We’re the Government, and We’re Here to…Help

Not some government personnel saying they’re from the government; they are the government. The People’s Republic of China plans to form a new government entity whose purpose, ostensibly, is to help out the PRC’s economic private sector.

[The PRC’s] National Development and Reform Commission, the country’s top economic planner, said Monday that it would set up a bureau to coordinate policies across different government bodies and help development of the private economy, the source of most of the new jobs and economic dynamism in the country.

This says it all, though:

The new bureau will be tasked with monitoring the country’s private economy and establishing channels for regular communication with private enterprises….

Those channels will become channels of control. “This is what you ought to do to increase performance. Be too bad if you don’t do these things.”

The NDRC’s claim is this:

Unlike the recently formed national data bureau, which also falls under the NDRC’s umbrella, the new department announced Monday won’t hold a vice-ministerial rank, suggesting it is unlikely to be a policy heavyweight in a vast government bureaucracy that has long favored the country’s powerful state-owned enterprises.

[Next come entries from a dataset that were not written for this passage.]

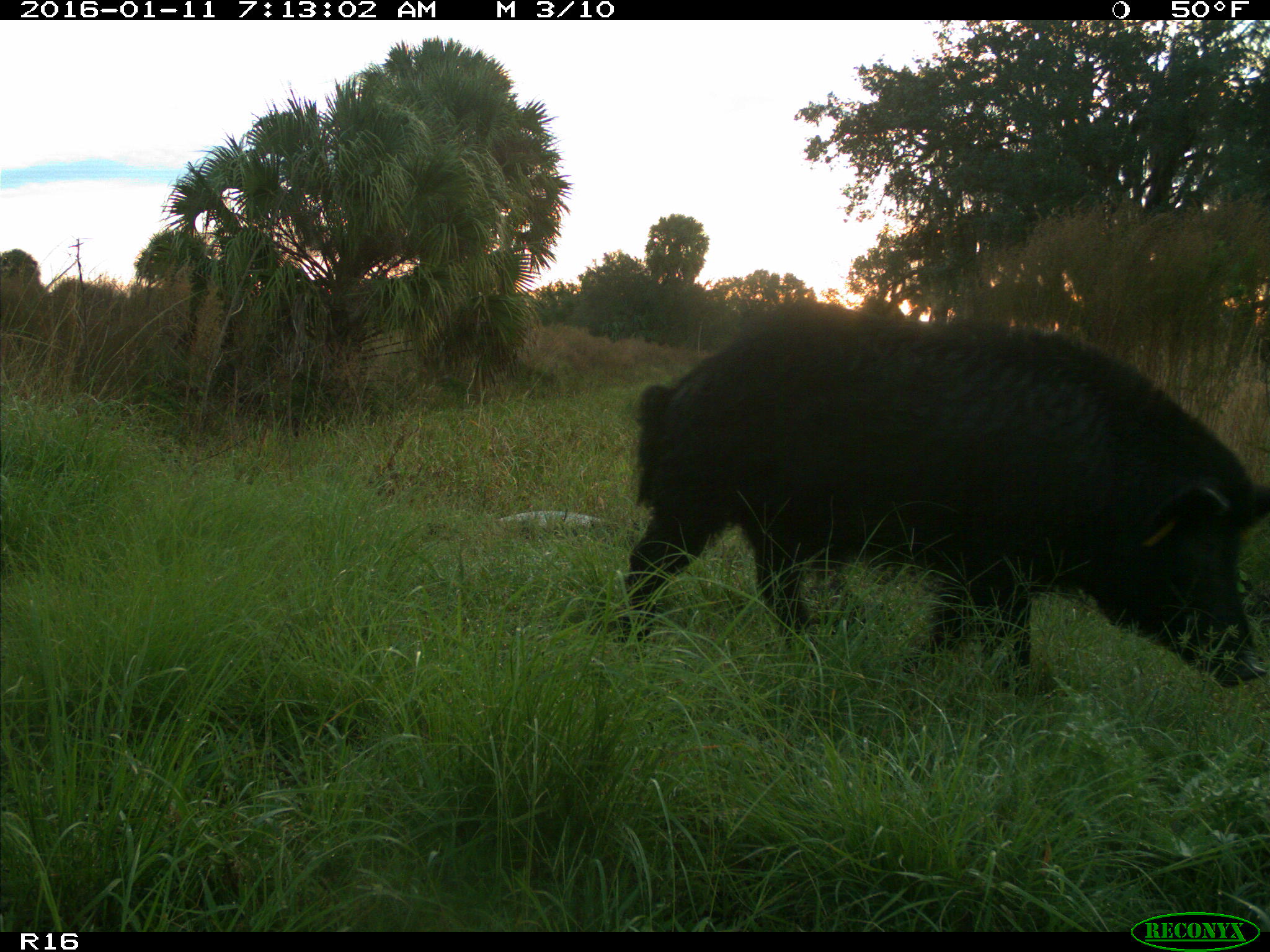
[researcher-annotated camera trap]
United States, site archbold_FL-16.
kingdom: Animalia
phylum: Chordata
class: Mammalia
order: Artiodactyla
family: Suidae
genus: Sus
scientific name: Sus scrofa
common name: wild boar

That won’t last. The new department will increasingly gain power as its controls strengthen. That’s not particularly unique to the PRC; all governments are populated by bureaucrats whose primary personal imperative is to hold onto/increase their power as part of their justification for their jobs. It’s just a stronger imperative for the bureaucrats of the PRC government, and especially for Emperor President Xi Jinping.

Thus, this is the government of the People’s Republic of China extending its control over the nation’s economy through a back window. I don’t write “the nation’s private economy” because that term in the PRC is a cynical euphemism for government-controlled businesses that are nominally privately owned. Mainland Chinese companies, along with those on Hong Kong and Macau, are too beholden to the PRC’s intelligence community’s “information” demands and to the PRC’s newly enacted “report on your friends’ and neighbors’ suspicious espionage activities” law.